Chris Froome could be denied place in 2018 Tour de France

Defending champion could miss out if salbutamol case is not resolved ahead of race

Team Sky cyclist Chris Froome says he has not broken any rules following a positive test for excessive levels of the asthma drug Salbutamol at this year's Vuelta a Espana. Video: Reuters

 

Tour de France organisers are planning to deny Chris Froome a place in this year’s race if his salbutamol case has not been resolved.

The four-time Tour champion returned an adverse finding for the asthma drug salbutamol during his winning ride at last year’s Vuelta a Espana.

Froome denies any wrongdoing and is continuing to race for Team Sky this season - as is his right under the World Anti-Doping Agency’s rules. His team of lawyers and scientists are working on an explanation for the adverse sample, which contained twice the allowed concentration of the drug.

The president of world cycling’s governing body the UCI, David Lappartient, wants such major events to refrain from making such big decisions, and expressed hope that Froome’s case would be resolved “quickly”.

The urgency has been highlighted after two senior cycling sources said that ASO, the French company that runs the Tour, has no intention of letting a rider compete with a potential anti-doping violation hanging over them.

Team Sky are understood to have received no communication from the UCI or ASO that Froome would be barred from riding in the Tour should his case not have concluded.

The team issued a statement that read: “As Chris has said, he wants to see this process resolved as quickly as possible. Chris and the team are continuing to do all we can to achieve this.”

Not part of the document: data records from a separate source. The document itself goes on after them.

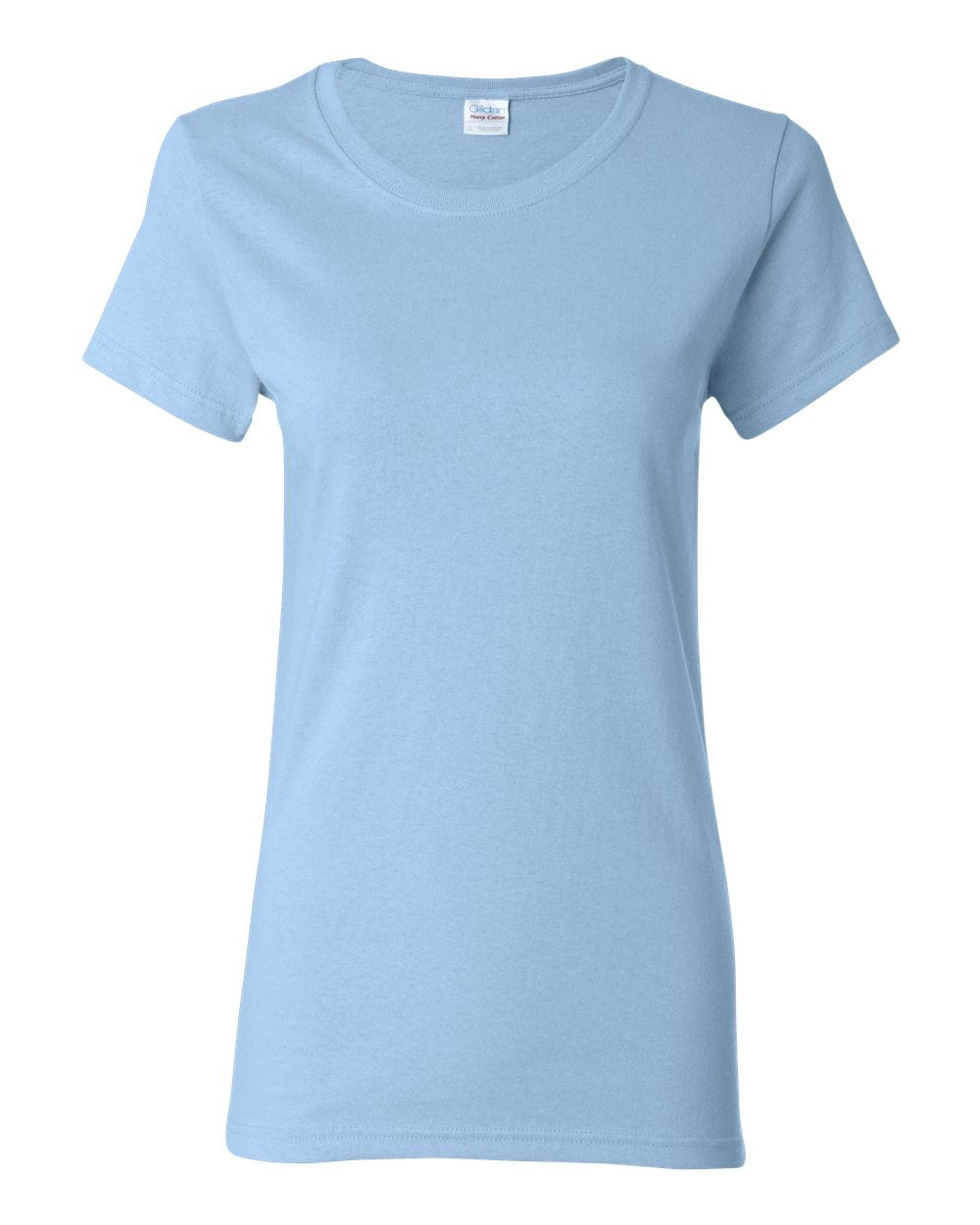 Gildan® - Ladies Heavy Cotton™ 100% Cotton T-Shirt - 5000L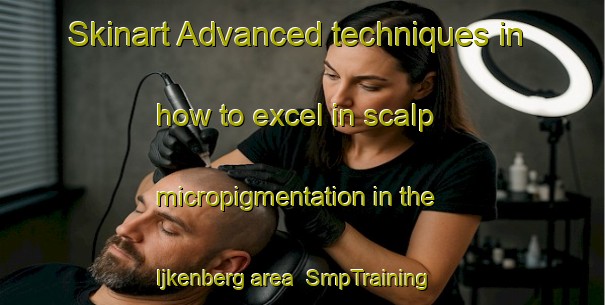 Skinart Advanced techniques in how to excel in scalp micropigmentation in the Ijkenberg area | SmpTraining | SmpClasses | SkinartTraining-Netherlands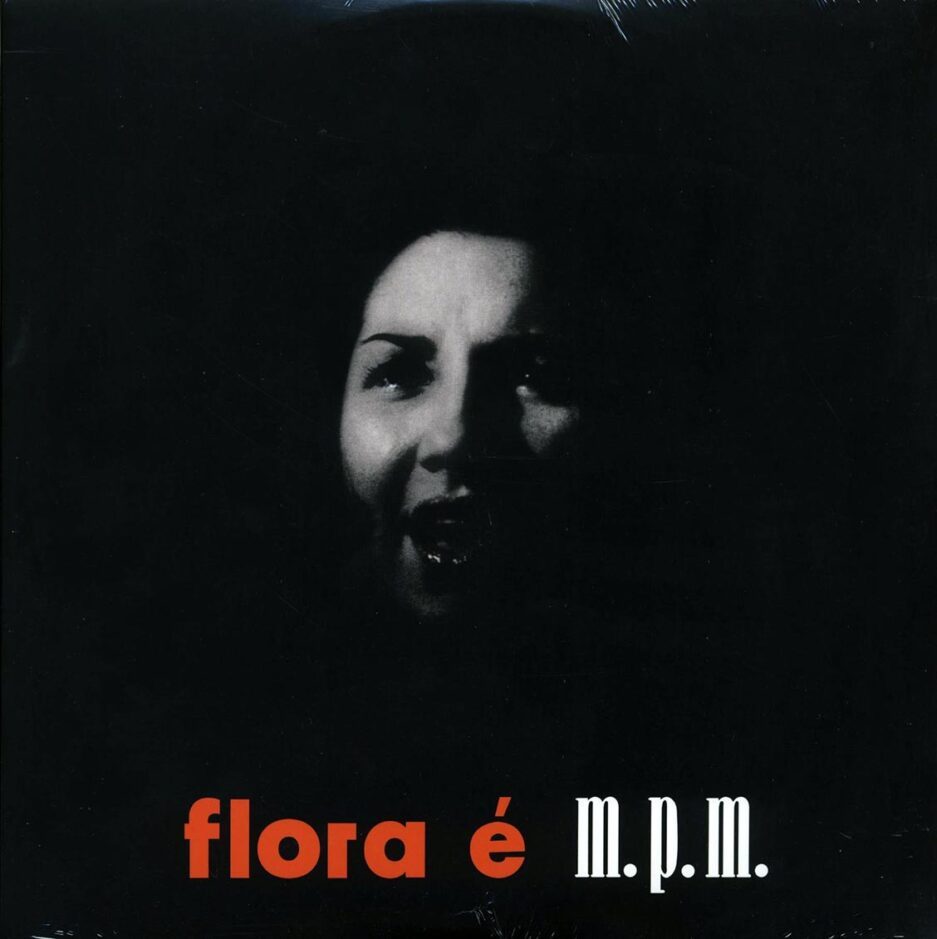 Flora Purim - Flora E MPM (180g)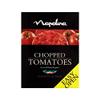 Napolina Chopped Tomatoes Carton 390g - (Pack of 4) view 1
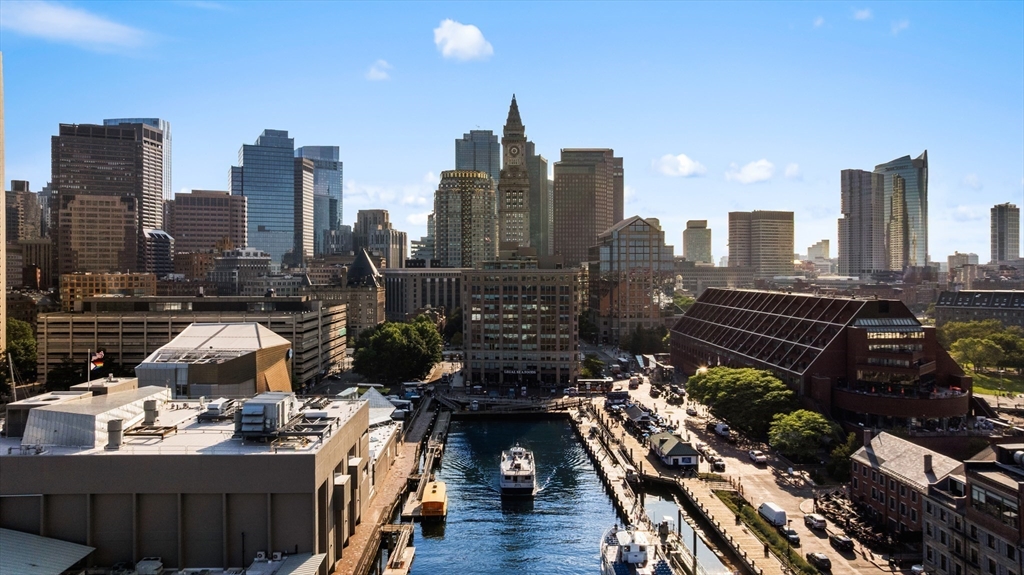85 East India Row # 25H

ASO is understood to be confident that it could resist any legal challenge from Team Sky, should the situation reach that stage, as it has clauses in its rules about safeguarding the image of the race.

Exclusion from the Tour would be a bitter blow for Froome, who is chasing a fourth straight victory in cycling’s most famous race and a record-equalling fifth win in total.

According to its own rules, the UCI could also suspend Froome but Lappartient said at an event in Geneva on Wednesday that it did not want to do that.

“It’s possible and it’s true that we have this power,” the Frenchman said.

“But for salbutamol, it’s never been done, and we have to respect the rights of Chris Froome. It’s not possible to have a specific treatment for him.

“And no other international federation has taken this decision for salbutamol. So if we were the only international federation to do this — and just for one rider — I think we would be in the wrong and could badly lose if it went to (the Court of Arbitration for Sport).”

Asked if the UCI would intervene to avoid the scenario of a race organiser having to make this choice, Lappartient said: “I think it’s the UCI’s job to deal with this matter — not the race organisers.

“But some of them are worrying about the consequences of this situation for their race and they wonder if they will have to try to refuse a rider.

“We hope that won’t happen and this is resolved quickly, so the organisers don’t have to do this.”

ASO declined to comment on the specifics of Froome’s situation but told Press Association Sport it hoped for a “fast outcome” to his case.

Lappartient has confirmed that Froome’s salbutamol case will not be heard before the 32-year-old Briton competes at the Giro d’Italia which starts on May 4th.

The Tour de France begins in France’s Vendee region on July 7th and finishes in Paris on July 29th.